En un extraño rito, me tendió en la cama y como un ser de otro mundo, abrió sus ojos enormes y profundos muy cerca de los míos. Había constelaciones y cometas.
Abrí la boca como un imbécil ante aquel universo y sus labios húmedos que parecían flotar encima de mi rostro.
Y vertió sus lágrimas en mis ojos secos, un colirio cósmico de luz negra.
Volé veloz por el llanto a la velocidad de la luz.
Me preguntaba si sería legal esa velocidad.
He nacido de un llanto que ha brotado de un lagrimal seco y costroso que ella ha limpiado. Como si fuera fácil.
Ha dejado caer sus propias lágrimas en mis ojos. He gritado de melancolía y dolor. Acariciándome el rostro me consolaba del torrente de emociones. Me anclaba a su mundo de seda y sangre viva y roja.
He llorado en su vientre, mojándolo de mi llanto y mi saliva.
Y su rostro surcado de hermosos ríos de rímel, me sonreía.
He salido a la vida arrastrado por la lágrima incontenida, incontenible.
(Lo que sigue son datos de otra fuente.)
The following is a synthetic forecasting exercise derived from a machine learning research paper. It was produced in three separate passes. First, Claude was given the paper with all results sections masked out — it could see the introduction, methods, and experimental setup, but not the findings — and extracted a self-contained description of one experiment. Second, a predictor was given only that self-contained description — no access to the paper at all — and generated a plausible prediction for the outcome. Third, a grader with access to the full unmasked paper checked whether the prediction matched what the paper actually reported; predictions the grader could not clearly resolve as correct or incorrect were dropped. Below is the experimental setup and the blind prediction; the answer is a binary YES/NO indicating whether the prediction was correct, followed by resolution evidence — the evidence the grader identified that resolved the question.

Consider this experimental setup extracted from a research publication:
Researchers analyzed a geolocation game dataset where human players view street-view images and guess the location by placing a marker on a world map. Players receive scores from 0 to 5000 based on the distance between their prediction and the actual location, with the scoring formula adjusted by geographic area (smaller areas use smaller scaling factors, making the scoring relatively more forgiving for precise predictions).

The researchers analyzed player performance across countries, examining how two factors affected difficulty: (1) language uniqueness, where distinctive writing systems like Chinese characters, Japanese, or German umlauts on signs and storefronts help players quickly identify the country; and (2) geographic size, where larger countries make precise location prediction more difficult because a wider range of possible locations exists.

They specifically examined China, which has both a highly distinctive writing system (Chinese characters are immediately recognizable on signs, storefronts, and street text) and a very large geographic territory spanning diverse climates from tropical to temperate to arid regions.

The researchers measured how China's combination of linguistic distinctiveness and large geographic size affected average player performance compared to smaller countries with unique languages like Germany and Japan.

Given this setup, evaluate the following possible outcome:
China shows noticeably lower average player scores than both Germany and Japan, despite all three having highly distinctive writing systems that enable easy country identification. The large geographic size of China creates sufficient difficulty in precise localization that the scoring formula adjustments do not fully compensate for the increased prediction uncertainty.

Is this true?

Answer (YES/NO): YES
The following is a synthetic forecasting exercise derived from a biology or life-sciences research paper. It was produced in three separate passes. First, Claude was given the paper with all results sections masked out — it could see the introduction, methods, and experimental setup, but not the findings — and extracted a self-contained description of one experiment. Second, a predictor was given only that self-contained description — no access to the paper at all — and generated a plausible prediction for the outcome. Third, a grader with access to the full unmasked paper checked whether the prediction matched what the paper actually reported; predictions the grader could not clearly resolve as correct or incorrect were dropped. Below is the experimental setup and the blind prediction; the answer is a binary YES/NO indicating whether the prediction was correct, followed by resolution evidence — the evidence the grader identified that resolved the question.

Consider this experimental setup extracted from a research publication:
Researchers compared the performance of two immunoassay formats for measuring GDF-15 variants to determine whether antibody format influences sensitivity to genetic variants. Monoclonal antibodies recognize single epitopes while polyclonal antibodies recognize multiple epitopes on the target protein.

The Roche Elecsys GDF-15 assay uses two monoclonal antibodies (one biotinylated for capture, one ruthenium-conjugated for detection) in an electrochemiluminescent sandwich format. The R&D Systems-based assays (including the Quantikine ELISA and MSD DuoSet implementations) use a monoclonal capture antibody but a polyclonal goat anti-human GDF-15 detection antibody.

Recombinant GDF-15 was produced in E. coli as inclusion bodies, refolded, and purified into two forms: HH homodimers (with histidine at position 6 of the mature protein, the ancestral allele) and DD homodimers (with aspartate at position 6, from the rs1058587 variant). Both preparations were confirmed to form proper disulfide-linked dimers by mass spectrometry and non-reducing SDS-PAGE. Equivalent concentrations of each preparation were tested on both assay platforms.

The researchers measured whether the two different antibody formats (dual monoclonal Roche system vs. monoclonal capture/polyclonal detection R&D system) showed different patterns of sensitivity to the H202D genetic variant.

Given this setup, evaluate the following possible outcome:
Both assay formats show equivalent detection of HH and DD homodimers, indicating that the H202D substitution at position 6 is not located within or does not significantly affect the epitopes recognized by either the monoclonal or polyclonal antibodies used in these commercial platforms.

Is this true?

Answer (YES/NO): NO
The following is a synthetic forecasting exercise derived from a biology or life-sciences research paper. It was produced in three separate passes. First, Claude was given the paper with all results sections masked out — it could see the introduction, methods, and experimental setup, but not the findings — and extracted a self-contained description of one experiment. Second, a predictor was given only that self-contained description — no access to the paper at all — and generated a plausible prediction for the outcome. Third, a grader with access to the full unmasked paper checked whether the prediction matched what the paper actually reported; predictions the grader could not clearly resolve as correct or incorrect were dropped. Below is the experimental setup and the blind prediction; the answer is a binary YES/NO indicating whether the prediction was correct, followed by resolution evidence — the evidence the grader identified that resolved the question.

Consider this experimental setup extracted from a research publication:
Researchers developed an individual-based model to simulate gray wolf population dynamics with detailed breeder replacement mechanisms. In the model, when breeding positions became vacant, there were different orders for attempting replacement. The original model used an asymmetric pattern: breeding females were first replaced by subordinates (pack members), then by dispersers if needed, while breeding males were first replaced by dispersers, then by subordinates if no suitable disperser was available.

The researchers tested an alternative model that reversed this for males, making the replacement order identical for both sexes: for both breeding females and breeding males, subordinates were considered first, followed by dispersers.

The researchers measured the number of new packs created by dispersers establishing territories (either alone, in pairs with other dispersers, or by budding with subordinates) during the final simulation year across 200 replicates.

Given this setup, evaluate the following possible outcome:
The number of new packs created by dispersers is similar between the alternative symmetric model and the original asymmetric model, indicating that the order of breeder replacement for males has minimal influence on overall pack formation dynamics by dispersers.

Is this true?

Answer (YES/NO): YES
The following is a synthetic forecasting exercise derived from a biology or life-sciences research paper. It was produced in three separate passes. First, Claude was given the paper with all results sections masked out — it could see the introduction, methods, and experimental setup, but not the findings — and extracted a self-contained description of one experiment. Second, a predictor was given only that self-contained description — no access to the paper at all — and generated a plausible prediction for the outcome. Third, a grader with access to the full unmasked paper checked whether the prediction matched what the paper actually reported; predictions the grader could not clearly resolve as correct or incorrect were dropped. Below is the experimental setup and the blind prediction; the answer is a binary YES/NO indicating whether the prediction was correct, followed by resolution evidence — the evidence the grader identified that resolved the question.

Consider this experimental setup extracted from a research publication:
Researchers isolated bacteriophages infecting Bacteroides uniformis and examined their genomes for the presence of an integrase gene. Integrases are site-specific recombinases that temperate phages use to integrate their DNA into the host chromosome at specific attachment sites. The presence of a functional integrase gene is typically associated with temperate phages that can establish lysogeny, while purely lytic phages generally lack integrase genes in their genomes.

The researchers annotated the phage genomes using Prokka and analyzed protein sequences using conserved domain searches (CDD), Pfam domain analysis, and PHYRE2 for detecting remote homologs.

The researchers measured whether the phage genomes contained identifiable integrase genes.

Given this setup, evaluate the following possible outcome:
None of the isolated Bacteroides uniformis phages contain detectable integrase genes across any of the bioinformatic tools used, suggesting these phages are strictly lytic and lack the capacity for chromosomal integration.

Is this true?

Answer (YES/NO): YES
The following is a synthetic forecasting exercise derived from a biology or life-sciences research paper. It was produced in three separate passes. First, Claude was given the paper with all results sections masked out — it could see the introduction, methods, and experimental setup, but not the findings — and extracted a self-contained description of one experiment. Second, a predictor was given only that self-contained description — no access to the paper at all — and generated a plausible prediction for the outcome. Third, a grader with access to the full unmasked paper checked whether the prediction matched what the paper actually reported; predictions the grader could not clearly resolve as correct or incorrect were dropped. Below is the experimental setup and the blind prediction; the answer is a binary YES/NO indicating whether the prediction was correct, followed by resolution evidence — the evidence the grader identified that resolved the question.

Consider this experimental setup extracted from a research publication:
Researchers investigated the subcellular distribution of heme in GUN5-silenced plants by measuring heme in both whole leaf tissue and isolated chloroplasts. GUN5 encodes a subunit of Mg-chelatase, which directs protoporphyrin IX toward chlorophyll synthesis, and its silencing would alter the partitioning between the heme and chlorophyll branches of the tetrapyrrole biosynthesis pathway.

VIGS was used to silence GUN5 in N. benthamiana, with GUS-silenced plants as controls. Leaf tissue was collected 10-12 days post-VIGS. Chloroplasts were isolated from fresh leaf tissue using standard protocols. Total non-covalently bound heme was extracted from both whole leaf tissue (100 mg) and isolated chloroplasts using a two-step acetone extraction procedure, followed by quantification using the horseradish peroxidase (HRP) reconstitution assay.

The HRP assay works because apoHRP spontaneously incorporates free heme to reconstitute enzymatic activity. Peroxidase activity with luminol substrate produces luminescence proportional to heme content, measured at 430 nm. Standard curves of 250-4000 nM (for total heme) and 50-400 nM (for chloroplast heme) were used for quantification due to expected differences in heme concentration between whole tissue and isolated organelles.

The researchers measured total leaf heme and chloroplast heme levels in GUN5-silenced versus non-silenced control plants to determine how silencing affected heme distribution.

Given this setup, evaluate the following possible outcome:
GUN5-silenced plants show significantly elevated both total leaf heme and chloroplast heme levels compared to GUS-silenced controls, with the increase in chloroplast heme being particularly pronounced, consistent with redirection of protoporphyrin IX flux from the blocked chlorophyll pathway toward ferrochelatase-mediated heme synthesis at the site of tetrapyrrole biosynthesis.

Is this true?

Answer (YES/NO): NO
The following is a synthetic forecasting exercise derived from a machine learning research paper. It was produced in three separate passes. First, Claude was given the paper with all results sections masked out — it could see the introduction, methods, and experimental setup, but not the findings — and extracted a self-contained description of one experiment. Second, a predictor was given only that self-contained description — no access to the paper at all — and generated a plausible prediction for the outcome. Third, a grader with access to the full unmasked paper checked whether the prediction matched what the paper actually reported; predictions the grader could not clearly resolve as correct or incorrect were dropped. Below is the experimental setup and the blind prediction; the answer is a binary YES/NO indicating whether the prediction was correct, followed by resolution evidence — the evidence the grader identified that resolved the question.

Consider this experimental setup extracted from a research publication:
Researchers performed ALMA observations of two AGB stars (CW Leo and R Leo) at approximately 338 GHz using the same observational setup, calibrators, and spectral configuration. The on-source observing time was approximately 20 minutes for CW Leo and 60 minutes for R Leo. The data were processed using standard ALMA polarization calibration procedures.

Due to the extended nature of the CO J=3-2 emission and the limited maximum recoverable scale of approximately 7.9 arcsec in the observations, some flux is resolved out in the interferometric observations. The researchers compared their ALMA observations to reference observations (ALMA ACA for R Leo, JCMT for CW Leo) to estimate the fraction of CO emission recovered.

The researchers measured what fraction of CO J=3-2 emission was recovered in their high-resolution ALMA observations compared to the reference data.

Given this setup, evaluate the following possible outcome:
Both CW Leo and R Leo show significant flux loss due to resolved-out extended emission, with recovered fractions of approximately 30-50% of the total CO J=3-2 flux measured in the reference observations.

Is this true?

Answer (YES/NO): YES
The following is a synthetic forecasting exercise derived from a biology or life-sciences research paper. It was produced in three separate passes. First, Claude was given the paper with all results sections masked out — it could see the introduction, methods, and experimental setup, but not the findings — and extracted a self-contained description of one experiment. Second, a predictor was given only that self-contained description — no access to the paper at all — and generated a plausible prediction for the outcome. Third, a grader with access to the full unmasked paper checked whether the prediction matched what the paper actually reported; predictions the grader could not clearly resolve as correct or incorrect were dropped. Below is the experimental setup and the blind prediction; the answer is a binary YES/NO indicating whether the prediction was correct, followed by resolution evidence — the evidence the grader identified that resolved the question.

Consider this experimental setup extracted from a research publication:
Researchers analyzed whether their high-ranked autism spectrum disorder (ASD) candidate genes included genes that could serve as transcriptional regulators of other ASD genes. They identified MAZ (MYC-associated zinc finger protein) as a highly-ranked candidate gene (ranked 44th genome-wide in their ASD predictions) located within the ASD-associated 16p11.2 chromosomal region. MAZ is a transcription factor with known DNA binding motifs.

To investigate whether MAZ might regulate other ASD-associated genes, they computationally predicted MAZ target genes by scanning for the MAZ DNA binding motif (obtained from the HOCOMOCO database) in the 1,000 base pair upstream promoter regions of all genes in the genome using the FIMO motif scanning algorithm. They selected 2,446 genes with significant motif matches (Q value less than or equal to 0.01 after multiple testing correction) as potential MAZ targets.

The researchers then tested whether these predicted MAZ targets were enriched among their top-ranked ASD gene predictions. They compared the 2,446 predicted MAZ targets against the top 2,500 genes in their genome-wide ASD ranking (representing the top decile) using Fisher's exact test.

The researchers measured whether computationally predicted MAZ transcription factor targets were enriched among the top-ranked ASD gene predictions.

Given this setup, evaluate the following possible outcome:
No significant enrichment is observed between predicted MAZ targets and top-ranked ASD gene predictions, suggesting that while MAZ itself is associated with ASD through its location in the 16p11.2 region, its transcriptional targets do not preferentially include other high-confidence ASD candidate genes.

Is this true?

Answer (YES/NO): NO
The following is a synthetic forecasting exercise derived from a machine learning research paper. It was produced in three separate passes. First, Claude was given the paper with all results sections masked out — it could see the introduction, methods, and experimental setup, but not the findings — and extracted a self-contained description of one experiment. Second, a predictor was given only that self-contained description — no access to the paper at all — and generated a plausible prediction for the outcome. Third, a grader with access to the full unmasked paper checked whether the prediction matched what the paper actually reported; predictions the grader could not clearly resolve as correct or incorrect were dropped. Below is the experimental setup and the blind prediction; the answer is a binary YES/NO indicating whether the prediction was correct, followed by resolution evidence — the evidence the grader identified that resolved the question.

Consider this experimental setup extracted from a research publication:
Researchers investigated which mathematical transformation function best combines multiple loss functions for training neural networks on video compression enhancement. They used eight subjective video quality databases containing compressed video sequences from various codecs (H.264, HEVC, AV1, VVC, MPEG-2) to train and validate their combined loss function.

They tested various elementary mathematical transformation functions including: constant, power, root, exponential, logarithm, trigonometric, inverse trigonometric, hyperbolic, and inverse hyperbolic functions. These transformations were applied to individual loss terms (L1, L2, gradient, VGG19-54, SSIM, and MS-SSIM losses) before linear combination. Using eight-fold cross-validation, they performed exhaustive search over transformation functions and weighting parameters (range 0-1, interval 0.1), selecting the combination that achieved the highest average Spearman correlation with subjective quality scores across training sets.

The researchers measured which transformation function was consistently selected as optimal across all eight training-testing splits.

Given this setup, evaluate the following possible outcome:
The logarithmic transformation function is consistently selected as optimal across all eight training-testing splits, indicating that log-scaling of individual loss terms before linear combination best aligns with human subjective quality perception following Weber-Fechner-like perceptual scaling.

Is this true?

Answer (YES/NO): YES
Expulsado del infierno a través del dique que mi amor ha roto. Ha estallado mi pena en metralla que ha hecho arder mis ojos.
Y he sentido vida en el cuerpo.
Vida en mi cerebro, si queda algo de él.
Y duele la piel de tanto sentir, de tanto amar.
Mierda... No me parieron para esto, necesitaba entrenamiento.
Llorar es ser parido de nuevo, es dolor y pena en el tejido cárnico y el espiritual (tenía espíritu, no lo sabía). No puede hacer daño.
Hay fantasía ahora en el cerebro que recibe un millón de sensaciones que resbalan por la cara escociendo.
Hay una lágrima que refleja su rostro y es la única que me hace sonreír.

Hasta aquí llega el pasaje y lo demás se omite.